Читать книгу В тени кремлевских стен. Племянница генсека - Любовь Брежнева - Страница 6

Корни

Оглавление

…любовался нашими казаками.

Вечно верхом; вечно готовы

драться…

А. С. Пушкин

По материнской линии я – из уральских казаков. Были в нашем роду прославленные имена, оставившие след в истории России. Первое знамя уральские казаки получили от царя Алексея Романова в 1636 году. Принадлежали мои предки к известным с 17-го века фамилиям – Бородиным и Фроловым.

Сколько себя помню, в родне был культ моего прадеда, атамана уральского казачества с греческим именем Акиндин.

Когда в конце 1870-х годов его семья переезжала из Оренбурга в Троицк, где из двух полков – Михайловского и Никольского – создавался новый казачий округ, он пятилетним мальчиком одолел весь путь верхом наравне со взрослыми.

Говорили, что до конца своих дней спал, подложив под голову седло.

От бабушки-гречанки Акиндин унаследовал темные кудри, а от отца-русича – синие глаза.

Жена его, Татьяна, родом из карельских финнов, была черноглазая, светловолосая, с нежным северным румянцем. Оттого и дети – три сына и две дочери – получились всех мастей. «Право, как жеребцы породистые», – шутил прадед. Добрый и смешливый был. Не то – супруга. Нравом она была крута, детей и прислугу держала в строгости.

В богатом купеческом уральском городе Троицке выстроили двухэтажный дом. В огромном подвале висели на крюках окорока и колбасы домашнего приготовления. В бочонках – рыба всех сортов, икра, соленья, грибы, мёд. Когда грянула революция, прадед был молод, здоров и полон сил. Шёл третий срок его атаманской должности.
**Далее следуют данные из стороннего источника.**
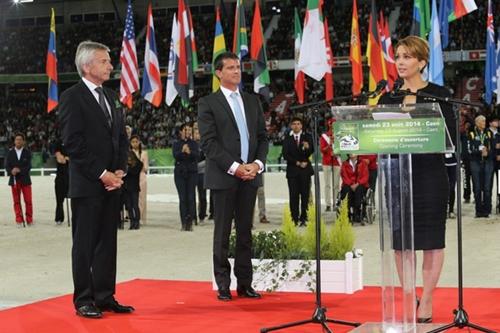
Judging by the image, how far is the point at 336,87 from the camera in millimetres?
47719

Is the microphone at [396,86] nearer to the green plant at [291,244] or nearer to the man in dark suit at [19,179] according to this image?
the green plant at [291,244]

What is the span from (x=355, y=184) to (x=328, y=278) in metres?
7.89

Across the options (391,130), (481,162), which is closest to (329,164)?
(481,162)

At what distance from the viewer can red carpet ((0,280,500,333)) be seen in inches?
246

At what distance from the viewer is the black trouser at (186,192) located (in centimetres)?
1520

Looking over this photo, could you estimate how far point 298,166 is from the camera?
15.6 m

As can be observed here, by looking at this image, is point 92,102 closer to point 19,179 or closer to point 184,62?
point 19,179

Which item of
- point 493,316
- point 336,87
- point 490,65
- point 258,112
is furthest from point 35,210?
point 336,87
А после – голодное сибирское изгнание. Прабабка Татьяна плакала, вспоминая свой погреб. Тосковала по домашнему укладу с его порядком и дисциплиной.

* * *

«Мы – казаки до десятого колена, – с гордостью наставлял Акиндин сыновей. – Будете продолжать традицию». И хотя мечтал видеть наследников в седле, дал им хорошее образование.

Отслужив девять лет на выборной должности, он получил право освободить от казачьих обязанностей одного из детей. Выбор пал на моего деда Николая. Страстный книголюб, он мечтал посвятить себя изучению истории России.

Женился он по большой любви. Невесту ему не отдавали, но молодые не отступали, пока не заручились родительским благословением с обеих сторон.

В простые казачьи семьи невесток брали здоровых, работящих, породистых, чтобы внуков рожали сильных и статных. Казачья интеллигенция, как и дворянская, заботилась больше о нравственности избранницы. Претендентки на руку сына обсуждались на семейном совете. Глава семейства говорил: «Марья Николаевна хороша, слов нет, но у неё дед был картёжник, всё спустил – плохая наследственность. У Катерины Ивановны бабушка была непутёвая. Крутила роман с денщиком своего мужа. А Варенька лицом нехороша, но умна, воспитанна, и род её без изъяна». Выбор, как правило, падал на порядочную Вареньку.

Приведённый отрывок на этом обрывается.